Further, by appropriately controlling the amount of alloy, the cold cracking susceptibility during welding can be suppressed to a low level,
It has excellent weldability because it does not require prognostic heat at high temperatures.

In terms of practicality, the steel of the present invention is economical because it contains less alloying elements than stainless steel, stainless clad steel, etc., which have many restrictions on use and are expensive. It is also an extremely useful steel from the viewpoint of resource saving.

The steel of the present invention includes steel plates and strips obtained by plate rolling, hot strip mill rolling, etc., seamless steel pipes such as the Mannesmann method, the Eugene Sejournet method, electric resistance welded pipes, spiral steel pipes, UOE steel pipes, etc. All of the hot rolled steel products such as various welded steel pipes, bar steels, and bar steels, as well as cold, warm rolled and processed products thereof, exhibit the above-mentioned characteristics, regardless of the manufacturing method and product shape. Absent.

[Brief description of drawings]

FIG. 1 is a diagram showing a relationship between a corrosion weight loss and a DW value in a corrosion test simulating the dew point corrosion of an LNG-exhausted exhaust gas.

FIG. 2 is a diagram showing a relationship between a PC value and a preheating temperature at which cracking does not occur in a diagonal Y-type weld crack test.

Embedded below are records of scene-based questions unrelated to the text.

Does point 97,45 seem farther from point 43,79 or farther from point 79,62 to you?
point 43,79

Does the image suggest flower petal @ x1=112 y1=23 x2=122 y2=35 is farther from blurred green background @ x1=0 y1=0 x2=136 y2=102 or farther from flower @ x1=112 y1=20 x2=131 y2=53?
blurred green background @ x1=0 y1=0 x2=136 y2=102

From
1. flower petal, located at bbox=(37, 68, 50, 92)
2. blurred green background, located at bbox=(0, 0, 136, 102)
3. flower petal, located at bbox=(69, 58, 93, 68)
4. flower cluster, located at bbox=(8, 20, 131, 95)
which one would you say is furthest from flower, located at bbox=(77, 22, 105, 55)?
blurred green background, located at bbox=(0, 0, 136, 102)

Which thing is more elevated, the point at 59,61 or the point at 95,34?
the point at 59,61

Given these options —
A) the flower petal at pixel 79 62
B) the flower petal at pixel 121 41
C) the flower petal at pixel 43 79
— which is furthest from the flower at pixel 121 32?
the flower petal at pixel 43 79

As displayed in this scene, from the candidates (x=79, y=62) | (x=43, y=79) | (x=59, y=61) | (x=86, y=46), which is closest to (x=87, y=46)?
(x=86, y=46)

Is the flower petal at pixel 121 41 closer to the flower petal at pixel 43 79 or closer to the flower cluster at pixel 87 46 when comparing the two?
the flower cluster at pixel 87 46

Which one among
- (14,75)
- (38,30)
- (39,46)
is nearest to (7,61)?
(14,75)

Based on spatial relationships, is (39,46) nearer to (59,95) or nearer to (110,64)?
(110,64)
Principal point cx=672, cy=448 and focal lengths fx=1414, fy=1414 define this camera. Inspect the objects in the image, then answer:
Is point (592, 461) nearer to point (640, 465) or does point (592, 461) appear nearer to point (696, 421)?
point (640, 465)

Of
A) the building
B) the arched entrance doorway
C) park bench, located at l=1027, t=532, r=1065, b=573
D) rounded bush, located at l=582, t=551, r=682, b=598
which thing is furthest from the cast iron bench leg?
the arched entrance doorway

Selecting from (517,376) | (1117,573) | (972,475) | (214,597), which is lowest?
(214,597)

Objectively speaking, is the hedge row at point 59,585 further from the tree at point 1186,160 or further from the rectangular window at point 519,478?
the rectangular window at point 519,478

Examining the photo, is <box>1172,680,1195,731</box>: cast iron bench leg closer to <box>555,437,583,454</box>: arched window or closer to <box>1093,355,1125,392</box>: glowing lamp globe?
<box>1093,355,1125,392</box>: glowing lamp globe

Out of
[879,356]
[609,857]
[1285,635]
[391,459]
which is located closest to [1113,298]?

─────────────────────────────────────────────────── ───

[Procedure amendment]

[Submission date] September 12, 1996

[Procedure amendment 1]

[Document name to be amended] Statement

[Correction target item name] 0004

[Correction method] Change

[Correction contents]

Further, in a heavy oil fired boiler or a coal-fired boiler in which an exhaust gas having a higher corrosiveness flows, the SU
Higher Cr content than S304 steel, eg 25Cr
Austenitic stainless steel may also be used.

[Procedure amendment 2]

[Document name to be amended] Statement

[Correction target item name] 0030

[Correction method] Change

[Correction contents]

In addition to the above-mentioned limitations, DW = 0.7Cr + Cu + 2Ni + Mo +
It is assumed that 5Sb + 6Sn + 5Pb> 1.0 (1) is satisfied. (However, elements that are not added are treated as zero.) If the above formula is not satisfied, the amount of effective elements is insufficient, so that general corrosion resistance in a CO ₂ corrosive environment is insufficient.

[Procedure 3]

[Document name to be amended] Statement

[Correction target item name] 0031

[Correction method] Change

[Correction contents]

Further, it is assumed that PC = C + Si / 30 + Mn / 20 + Cr / 20 + Cu / 20 + Ni / 60 + Mo / 15 + Sb / 40 + Sn / 40 + Pb / 60 <0.4 (2). (However, elements that are not added are treated as zero.) If the above formula is not satisfied, cold crack resistance in welding is significantly deteriorated, and high-temperature prognosis is required during welding work, which significantly impairs weldability.

Claims (1)

[Claims] C. 0.15% or less by weight, Si:
1.0% or less, Mn: 2.0% or less, Cr: 0.5 to 6
%, Cu: 0.1 to 1.0%, Ni: 0.05 to 1.0
%, Mo: 0.02-1.0%, Al: 0.1% or less,
N: 0.001 to 0.05%, Sb: 0.2% or less (0
%), Sn: 0.1% or less (including 0%), P
b: 0.1% or less (including 0%), the balance consisting of Fe and unavoidable impurities, and further excellent in exhaust gas corrosion resistance characterized by satisfying formulas (1) and (2) Steel. DW = 0.7Cr + Cu + 2Ni + Mo + 5Sb + 6Sn + 5Pb> 1.0 (1) PC = C + Si / 30 + Mn / 20 + Cr / 20 + Cu / 20 + Ni / 60 + Mo / 15 + Sb / 40 + Sn / 40 + Pb / 60 <0.4 (2) However, the formula (1) and In the formula (2), each element symbol represents the weight% of the element, and the element not added is treated as 0.